Bis 26. Juli können sich potenzielle Projektträger bewerben, aus denen Magdeburg drei ausgewählte Projekte mit Fördermitteln aus dem Europäischen Sozialfonds, kurz ESF, fördert. Langfristiges Ziel der bis zu 24-monatigen Förderung ist es, durch individuelle Lösungen für die Betroffenen den Arbeitsmarkt zu erreichen und die Integration zu festigen.

Laut einer Studie des Instituts für Arbeitsmarkt- und Berufsforschung (IAB) sowie der Universität Halle-Wittenberg seien mehr als ein Drittel der erwerbsfähigen Leistungsberechtigten im SGB II von psychischen Erkrankungen betroffen oder schon einmal betroffen gewesen.

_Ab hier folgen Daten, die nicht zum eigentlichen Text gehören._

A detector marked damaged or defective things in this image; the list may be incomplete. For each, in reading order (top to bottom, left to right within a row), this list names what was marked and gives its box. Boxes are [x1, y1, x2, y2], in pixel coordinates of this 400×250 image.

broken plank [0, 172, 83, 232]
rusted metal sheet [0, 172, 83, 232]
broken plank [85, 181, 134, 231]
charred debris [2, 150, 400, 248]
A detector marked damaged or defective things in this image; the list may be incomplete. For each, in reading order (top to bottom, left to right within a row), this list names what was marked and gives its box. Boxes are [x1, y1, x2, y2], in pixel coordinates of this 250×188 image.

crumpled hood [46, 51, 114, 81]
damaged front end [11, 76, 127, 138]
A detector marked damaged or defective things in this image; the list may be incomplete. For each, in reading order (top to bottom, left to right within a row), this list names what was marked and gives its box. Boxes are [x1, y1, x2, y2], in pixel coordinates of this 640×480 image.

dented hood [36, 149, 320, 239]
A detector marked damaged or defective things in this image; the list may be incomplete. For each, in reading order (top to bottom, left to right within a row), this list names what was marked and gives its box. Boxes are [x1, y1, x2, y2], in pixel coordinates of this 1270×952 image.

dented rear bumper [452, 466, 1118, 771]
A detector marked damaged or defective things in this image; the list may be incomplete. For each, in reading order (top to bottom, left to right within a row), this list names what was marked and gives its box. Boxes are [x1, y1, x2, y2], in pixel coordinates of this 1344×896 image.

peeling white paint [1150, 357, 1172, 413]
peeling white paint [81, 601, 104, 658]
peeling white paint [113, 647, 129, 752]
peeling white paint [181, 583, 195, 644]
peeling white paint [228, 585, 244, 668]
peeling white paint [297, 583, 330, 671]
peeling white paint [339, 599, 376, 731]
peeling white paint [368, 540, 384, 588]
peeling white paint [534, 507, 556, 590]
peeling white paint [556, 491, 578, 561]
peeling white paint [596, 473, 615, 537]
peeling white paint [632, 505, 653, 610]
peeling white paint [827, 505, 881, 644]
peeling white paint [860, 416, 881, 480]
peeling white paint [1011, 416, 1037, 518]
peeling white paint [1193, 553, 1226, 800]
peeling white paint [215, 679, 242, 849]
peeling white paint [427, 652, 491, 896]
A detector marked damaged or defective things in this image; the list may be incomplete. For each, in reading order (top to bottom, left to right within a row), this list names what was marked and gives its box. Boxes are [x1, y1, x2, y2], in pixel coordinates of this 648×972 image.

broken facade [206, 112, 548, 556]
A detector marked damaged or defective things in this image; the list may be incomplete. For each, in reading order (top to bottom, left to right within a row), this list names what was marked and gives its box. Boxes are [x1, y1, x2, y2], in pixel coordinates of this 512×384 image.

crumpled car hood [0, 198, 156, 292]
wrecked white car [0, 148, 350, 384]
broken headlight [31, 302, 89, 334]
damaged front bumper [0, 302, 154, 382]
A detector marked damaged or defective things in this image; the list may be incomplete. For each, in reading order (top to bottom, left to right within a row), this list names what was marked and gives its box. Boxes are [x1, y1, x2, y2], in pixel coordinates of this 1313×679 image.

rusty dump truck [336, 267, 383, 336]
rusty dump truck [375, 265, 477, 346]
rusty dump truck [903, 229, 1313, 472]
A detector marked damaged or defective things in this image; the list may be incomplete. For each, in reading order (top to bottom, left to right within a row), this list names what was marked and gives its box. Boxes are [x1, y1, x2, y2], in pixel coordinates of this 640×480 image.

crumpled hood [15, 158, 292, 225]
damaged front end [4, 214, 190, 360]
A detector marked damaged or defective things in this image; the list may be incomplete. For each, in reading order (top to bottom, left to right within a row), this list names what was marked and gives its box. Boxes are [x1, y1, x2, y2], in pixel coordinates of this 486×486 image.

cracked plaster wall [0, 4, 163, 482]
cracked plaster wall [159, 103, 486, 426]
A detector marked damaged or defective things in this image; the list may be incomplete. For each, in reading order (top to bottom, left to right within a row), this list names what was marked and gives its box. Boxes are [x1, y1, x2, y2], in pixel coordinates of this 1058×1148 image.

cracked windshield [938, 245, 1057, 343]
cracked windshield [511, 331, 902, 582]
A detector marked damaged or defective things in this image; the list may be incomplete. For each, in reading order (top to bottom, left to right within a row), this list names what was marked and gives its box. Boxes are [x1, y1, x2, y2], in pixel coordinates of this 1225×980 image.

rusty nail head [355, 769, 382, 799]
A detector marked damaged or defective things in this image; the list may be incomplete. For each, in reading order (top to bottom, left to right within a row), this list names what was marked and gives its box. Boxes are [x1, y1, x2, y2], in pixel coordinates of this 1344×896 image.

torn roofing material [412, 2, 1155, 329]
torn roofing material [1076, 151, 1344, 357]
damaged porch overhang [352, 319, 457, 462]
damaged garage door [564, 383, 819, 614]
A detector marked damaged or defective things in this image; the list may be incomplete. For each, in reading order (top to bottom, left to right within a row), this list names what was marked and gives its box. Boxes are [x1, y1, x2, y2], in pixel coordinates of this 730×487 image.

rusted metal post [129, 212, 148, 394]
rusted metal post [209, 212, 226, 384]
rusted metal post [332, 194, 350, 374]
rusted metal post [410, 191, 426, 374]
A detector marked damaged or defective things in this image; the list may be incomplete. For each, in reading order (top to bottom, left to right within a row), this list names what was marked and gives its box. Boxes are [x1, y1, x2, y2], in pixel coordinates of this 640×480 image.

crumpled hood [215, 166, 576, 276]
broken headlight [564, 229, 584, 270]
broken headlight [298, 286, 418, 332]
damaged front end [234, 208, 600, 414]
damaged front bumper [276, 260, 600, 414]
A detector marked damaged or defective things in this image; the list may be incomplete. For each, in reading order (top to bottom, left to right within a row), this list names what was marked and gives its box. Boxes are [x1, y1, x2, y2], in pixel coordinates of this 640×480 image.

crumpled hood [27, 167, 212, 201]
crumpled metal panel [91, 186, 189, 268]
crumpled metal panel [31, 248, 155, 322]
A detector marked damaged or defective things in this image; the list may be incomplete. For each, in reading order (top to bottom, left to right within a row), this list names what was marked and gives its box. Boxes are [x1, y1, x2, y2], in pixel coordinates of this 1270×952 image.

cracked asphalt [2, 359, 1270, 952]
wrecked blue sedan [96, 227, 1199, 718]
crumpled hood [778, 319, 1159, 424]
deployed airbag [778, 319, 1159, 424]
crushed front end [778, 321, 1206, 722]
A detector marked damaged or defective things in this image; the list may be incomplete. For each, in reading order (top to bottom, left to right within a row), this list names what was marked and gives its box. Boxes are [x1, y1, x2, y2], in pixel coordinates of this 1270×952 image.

Wie soll eine Förderung erreicht werden

Zwar existieren mit beispielweise Sprach-Coachings und Qualifizierungsmaßnahmen Förderprogramme, doch für die Zielgruppe reichen diese Maßnahmen oftmals nicht aus, um dem gesellschaftlichen Rückzug entgegenzuwirken. Persönliche Herausforderungen im sozialen Umfeld, wie Schulden, Sucht oder prekäre Familiensituationen verstärken den negativen Effekt der Ausgrenzung. Ein Kreislauf entsteht und Förderungen verlieren ihre Wirkung. Um psychisches Wohlbefinden und die persönlichen Handlungskompetenzen zu steigern, erfordert es eines auf jeden Einzelnen zugeschnittenen Methodenmix‘ und sozialpädagogische Betreuung. Das heißt im Einzelnen, dass eine Verweildauer der Menschen von zwölf Monaten angedacht ist sowie 15 Wochenstunden im Projekt und ein Wohnsitz in Magdeburg vorausgesetzt werden.

Personengruppen der Fördermaßnahmen

Arbeitslose Menschen mit psychischen Beeinträchtigungen

Zur Unterstützung dieser Personen wird ein Projekt mit 20 Teilnehmerplätzen angestrebt.

Das Projekt richtet sich an Menschen mit psychischen Einschränkungen, die aufgrund ihrer Erkrankung durch Regelangebote des SGB II und III nicht erreicht werden können. Die Umsetzung ist niedrigschwellig, mit klarem psychologischen Schwerpunkt ausgerichtet und soll sich wie ein roter Faden durch alle Maßnahmeninhalte ziehen. Zu diesem Zweck soll das Projekt durch eine Psychologin bzw. einen Psychologen geleitet und organisiert sowie eine Beratung ermöglicht werden. Eine vorherige Anamnese und Auswertung bewertet eventuell notwendige Schritte vor eine Projektteilnahme.

Inhalte

  • Aufzeigen von weiteren Hilfs- und Unterstützungsangeboten
  • Unterstützung bei der Vereinbarung von Terminen, ggf. Begleitung
  • ggf. Arbeit an der Therapiebereitschaft der Teilnehmenden
  • Aufbau eines Netzwerkes mit Psychotherapeuten, Kliniken u. ä.
  • Einzel- und Gruppencoachings
  • psychologische und sozialpädagogische Assistenz
  • Berufswegplanung
  • Vermittlung von arbeitsmarktbezogenen Kenntnissen

Ziele

Eine psychologische Beratung ist vorzuhalten. Der Fokus des Projekts soll in der sozialpädagogischen und psychologischen Betreuung liegen. Die Personen sollen durch eine Verbesserung der Beschäftigungsfähigkeit an den Arbeitsmarkt herangeführt werden. Ein Übergang in andere Hilfesysteme sowie die Ermöglichung von Praktika sind zu gewährleisten. Bestenfalls erfolgt eine vollständige soziale und berufliche Integration, wobei eine Nachbetreuung der Teilnehmenden sicherzustellen ist. Weiterhin sollen eine Verbesserung des psychischen Wohlbefindens und psychische Stabilisierung erreicht werden.

Langzeitarbeitslose Frauen, arbeitslose Frauen mit Migrationshintergrund, geflüchtete Frauen mit Aufenthaltserlaubnis

Zur Unterstützung dieser Personen wird ein Projekt mit 20 Teilnehmerplätzen angestrebt.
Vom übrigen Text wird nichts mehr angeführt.